- THE PROBLEM
Every entry must be output exactly as it was written.

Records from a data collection
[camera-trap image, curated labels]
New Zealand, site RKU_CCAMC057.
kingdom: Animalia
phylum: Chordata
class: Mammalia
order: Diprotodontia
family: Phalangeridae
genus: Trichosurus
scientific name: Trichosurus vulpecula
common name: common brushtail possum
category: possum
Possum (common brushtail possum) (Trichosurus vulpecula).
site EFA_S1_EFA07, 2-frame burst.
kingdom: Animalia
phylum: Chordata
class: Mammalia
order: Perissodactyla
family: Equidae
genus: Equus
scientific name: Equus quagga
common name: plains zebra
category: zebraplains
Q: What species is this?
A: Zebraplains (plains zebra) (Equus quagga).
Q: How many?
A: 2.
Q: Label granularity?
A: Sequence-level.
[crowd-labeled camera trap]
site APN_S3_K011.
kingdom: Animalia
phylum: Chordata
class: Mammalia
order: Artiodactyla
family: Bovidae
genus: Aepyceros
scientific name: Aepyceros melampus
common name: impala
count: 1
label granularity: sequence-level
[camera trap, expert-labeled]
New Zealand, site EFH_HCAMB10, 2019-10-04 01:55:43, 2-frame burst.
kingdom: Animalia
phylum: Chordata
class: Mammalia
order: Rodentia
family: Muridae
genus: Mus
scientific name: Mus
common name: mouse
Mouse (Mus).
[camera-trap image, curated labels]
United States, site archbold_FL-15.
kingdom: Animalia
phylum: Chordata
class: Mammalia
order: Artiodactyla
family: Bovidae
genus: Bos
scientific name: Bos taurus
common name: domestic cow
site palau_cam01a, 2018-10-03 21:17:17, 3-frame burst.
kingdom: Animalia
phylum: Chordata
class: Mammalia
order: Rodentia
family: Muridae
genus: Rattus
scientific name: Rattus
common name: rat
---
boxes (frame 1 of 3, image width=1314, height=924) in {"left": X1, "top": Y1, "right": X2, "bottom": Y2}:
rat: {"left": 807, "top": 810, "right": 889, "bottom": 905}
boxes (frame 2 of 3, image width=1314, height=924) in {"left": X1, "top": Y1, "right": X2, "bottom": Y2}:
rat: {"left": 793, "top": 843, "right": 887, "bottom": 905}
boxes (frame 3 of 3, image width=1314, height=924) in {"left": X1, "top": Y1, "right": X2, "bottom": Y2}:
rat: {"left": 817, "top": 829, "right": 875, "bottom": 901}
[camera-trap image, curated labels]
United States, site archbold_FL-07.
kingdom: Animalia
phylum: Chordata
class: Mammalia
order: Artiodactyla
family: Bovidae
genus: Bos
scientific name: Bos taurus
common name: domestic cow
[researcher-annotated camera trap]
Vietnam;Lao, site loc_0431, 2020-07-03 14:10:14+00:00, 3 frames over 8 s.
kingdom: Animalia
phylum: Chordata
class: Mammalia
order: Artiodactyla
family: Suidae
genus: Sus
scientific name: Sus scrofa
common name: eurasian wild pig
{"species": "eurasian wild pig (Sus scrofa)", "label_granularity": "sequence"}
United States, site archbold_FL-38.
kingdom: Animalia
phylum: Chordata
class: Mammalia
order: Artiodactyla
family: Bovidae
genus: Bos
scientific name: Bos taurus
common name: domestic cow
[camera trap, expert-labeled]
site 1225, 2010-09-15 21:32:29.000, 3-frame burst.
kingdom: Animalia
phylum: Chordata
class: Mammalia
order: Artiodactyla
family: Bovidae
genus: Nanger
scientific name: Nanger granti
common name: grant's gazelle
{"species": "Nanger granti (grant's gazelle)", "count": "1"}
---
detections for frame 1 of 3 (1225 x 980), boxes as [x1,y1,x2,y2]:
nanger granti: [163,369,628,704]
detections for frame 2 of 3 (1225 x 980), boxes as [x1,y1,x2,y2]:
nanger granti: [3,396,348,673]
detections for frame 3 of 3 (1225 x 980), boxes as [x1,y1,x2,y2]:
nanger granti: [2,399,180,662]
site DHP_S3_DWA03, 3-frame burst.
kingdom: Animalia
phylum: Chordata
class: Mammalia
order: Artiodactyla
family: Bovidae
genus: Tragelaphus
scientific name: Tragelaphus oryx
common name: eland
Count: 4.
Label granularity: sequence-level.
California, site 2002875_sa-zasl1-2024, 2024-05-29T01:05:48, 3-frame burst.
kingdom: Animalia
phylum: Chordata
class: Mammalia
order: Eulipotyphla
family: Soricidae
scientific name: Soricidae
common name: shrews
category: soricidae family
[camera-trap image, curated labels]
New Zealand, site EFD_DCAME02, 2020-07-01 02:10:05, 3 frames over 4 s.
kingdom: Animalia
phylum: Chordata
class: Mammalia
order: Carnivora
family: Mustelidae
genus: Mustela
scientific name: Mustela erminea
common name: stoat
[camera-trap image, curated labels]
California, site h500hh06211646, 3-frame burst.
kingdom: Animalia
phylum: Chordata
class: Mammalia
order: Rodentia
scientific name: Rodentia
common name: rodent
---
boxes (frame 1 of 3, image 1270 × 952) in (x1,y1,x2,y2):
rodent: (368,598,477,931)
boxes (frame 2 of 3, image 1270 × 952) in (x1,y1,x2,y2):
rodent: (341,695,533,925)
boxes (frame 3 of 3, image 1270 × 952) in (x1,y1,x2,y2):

- EXERCISE OUTPUT
[camera-trap image, curated labels]
New Zealand, site RKU_CCAMC057.
kingdom: Animalia
phylum: Chordata
class: Mammalia
order: Diprotodontia
family: Phalangeridae
genus: Trichosurus
scientific name: Trichosurus vulpecula
common name: common brushtail possum
category: possum
Possum (common brushtail possum) (Trichosurus vulpecula).
site EFA_S1_EFA07, 2-frame burst.
kingdom: Animalia
phylum: Chordata
class: Mammalia
order: Perissodactyla
family: Equidae
genus: Equus
scientific name: Equus quagga
common name: plains zebra
category: zebraplains
Q: What species is this?
A: Zebraplains (plains zebra) (Equus quagga).
Q: How many?
A: 2.
Q: Label granularity?
A: Sequence-level.
[crowd-labeled camera trap]
site APN_S3_K011.
kingdom: Animalia
phylum: Chordata
class: Mammalia
order: Artiodactyla
family: Bovidae
genus: Aepyceros
scientific name: Aepyceros melampus
common name: impala
count: 1
label granularity: sequence-level
[camera trap, expert-labeled]
New Zealand, site EFH_HCAMB10, 2019-10-04 01:55:43, 2-frame burst.
kingdom: Animalia
phylum: Chordata
class: Mammalia
order: Rodentia
family: Muridae
genus: Mus
scientific name: Mus
common name: mouse
Mouse (Mus).
[camera-trap image, curated labels]
United States, site archbold_FL-15.
kingdom: Animalia
phylum: Chordata
class: Mammalia
order: Artiodactyla
family: Bovidae
genus: Bos
scientific name: Bos taurus
common name: domestic cow
site palau_cam01a, 2018-10-03 21:17:17, 3-frame burst.
kingdom: Animalia
phylum: Chordata
class: Mammalia
order: Rodentia
family: Muridae
genus: Rattus
scientific name: Rattus
common name: rat
---
boxes (frame 1 of 3, image width=1314, height=924) in {"left": X1, "top": Y1, "right": X2, "bottom": Y2}:
rat: {"left": 807, "top": 810, "right": 889, "bottom": 905}
boxes (frame 2 of 3, image width=1314, height=924) in {"left": X1, "top": Y1, "right": X2, "bottom": Y2}:
rat: {"left": 793, "top": 843, "right": 887, "bottom": 905}
boxes (frame 3 of 3, image width=1314, height=924) in {"left": X1, "top": Y1, "right": X2, "bottom": Y2}:
rat: {"left": 817, "top": 829, "right": 875, "bottom": 901}
[camera-trap image, curated labels]
United States, site archbold_FL-07.
kingdom: Animalia
phylum: Chordata
class: Mammalia
order: Artiodactyla
family: Bovidae
genus: Bos
scientific name: Bos taurus
common name: domestic cow
[researcher-annotated camera trap]
Vietnam;Lao, site loc_0431, 2020-07-03 14:10:14+00:00, 3 frames over 8 s.
kingdom: Animalia
phylum: Chordata
class: Mammalia
order: Artiodactyla
family: Suidae
genus: Sus
scientific name: Sus scrofa
common name: eurasian wild pig
{"species": "eurasian wild pig (Sus scrofa)", "label_granularity": "sequence"}
United States, site archbold_FL-38.
kingdom: Animalia
phylum: Chordata
class: Mammalia
order: Artiodactyla
family: Bovidae
genus: Bos
scientific name: Bos taurus
common name: domestic cow
[camera trap, expert-labeled]
site 1225, 2010-09-15 21:32:29.000, 3-frame burst.
kingdom: Animalia
phylum: Chordata
class: Mammalia
order: Artiodactyla
family: Bovidae
genus: Nanger
scientific name: Nanger granti
common name: grant's gazelle
{"species": "Nanger granti (grant's gazelle)", "count": "1"}
---
detections for frame 1 of 3 (1225 x 980), boxes as [x1,y1,x2,y2]:
nanger granti: [163,369,628,704]
detections for frame 2 of 3 (1225 x 980), boxes as [x1,y1,x2,y2]:
nanger granti: [3,396,348,673]
detections for frame 3 of 3 (1225 x 980), boxes as [x1,y1,x2,y2]:
nanger granti: [2,399,180,662]
site DHP_S3_DWA03, 3-frame burst.
kingdom: Animalia
phylum: Chordata
class: Mammalia
order: Artiodactyla
family: Bovidae
genus: Tragelaphus
scientific name: Tragelaphus oryx
common name: eland
Count: 4.
Label granularity: sequence-level.
California, site 2002875_sa-zasl1-2024, 2024-05-29T01:05:48, 3-frame burst.
kingdom: Animalia
phylum: Chordata
class: Mammalia
order: Eulipotyphla
family: Soricidae
scientific name: Soricidae
common name: shrews
category: soricidae family
[camera-trap image, curated labels]
New Zealand, site EFD_DCAME02, 2020-07-01 02:10:05, 3 frames over 4 s.
kingdom: Animalia
phylum: Chordata
class: Mammalia
order: Carnivora
family: Mustelidae
genus: Mustela
scientific name: Mustela erminea
common name: stoat
[camera-trap image, curated labels]
California, site h500hh06211646, 3-frame burst.
kingdom: Animalia
phylum: Chordata
class: Mammalia
order: Rodentia
scientific name: Rodentia
common name: rodent
---
boxes (frame 1 of 3, image 1270 × 952) in (x1,y1,x2,y2):
rodent: (368,598,477,931)
boxes (frame 2 of 3, image 1270 × 952) in (x1,y1,x2,y2):
rodent: (341,695,533,925)
boxes (frame 3 of 3, image 1270 × 952) in (x1,y1,x2,y2):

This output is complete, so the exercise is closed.